◆ Work order ◆
Copy every entry exactly as given, minus the images.
[Start of section]
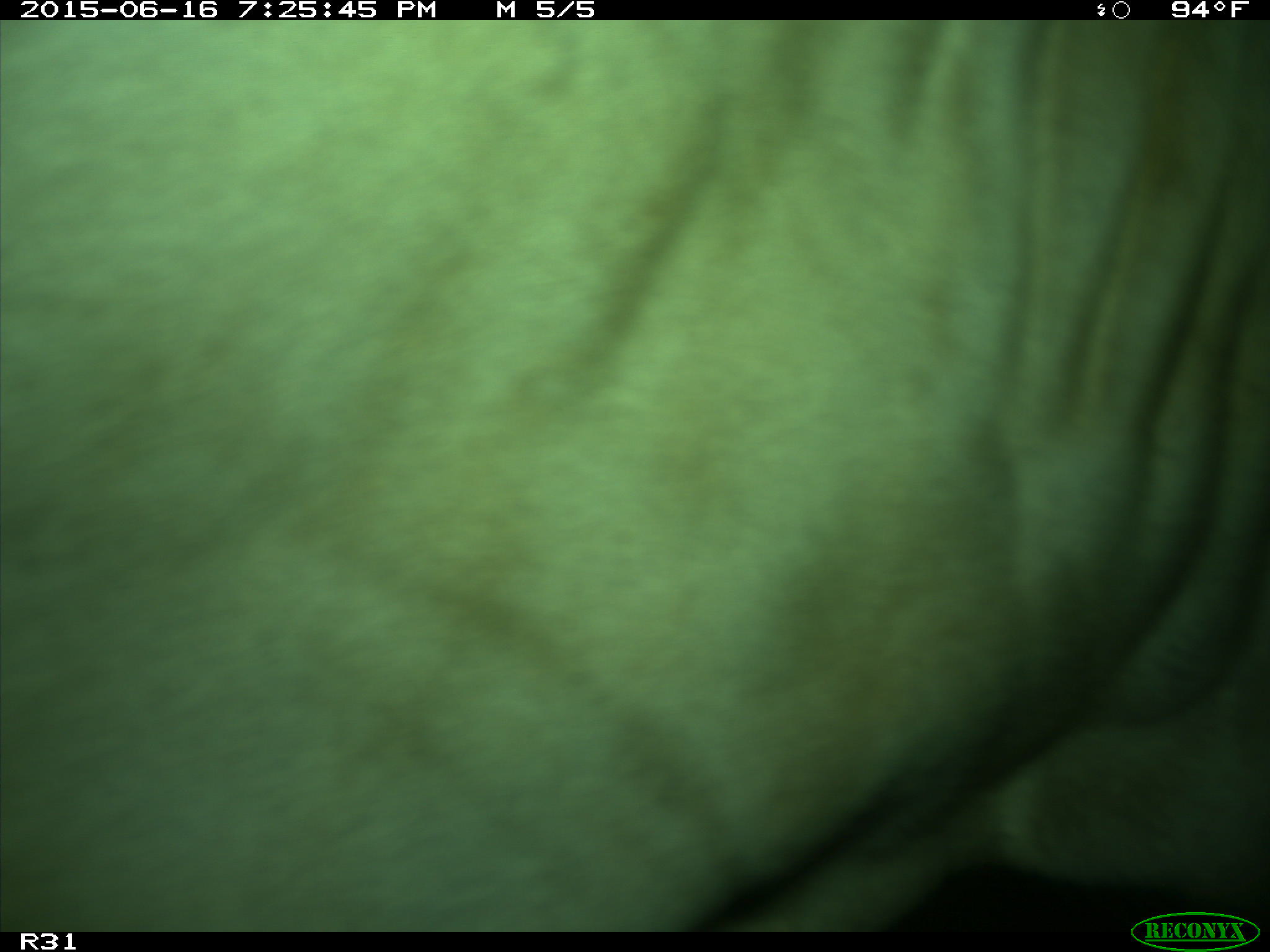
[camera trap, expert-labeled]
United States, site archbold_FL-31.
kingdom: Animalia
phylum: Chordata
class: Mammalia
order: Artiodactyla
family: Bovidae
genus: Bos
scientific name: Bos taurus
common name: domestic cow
[End of section]
◆ Answer section ◆
[camera trap, expert-labeled]
United States, site archbold_FL-31.
kingdom: Animalia
phylum: Chordata
class: Mammalia
order: Artiodactyla
family: Bovidae
genus: Bos
scientific name: Bos taurus
common name: domestic cow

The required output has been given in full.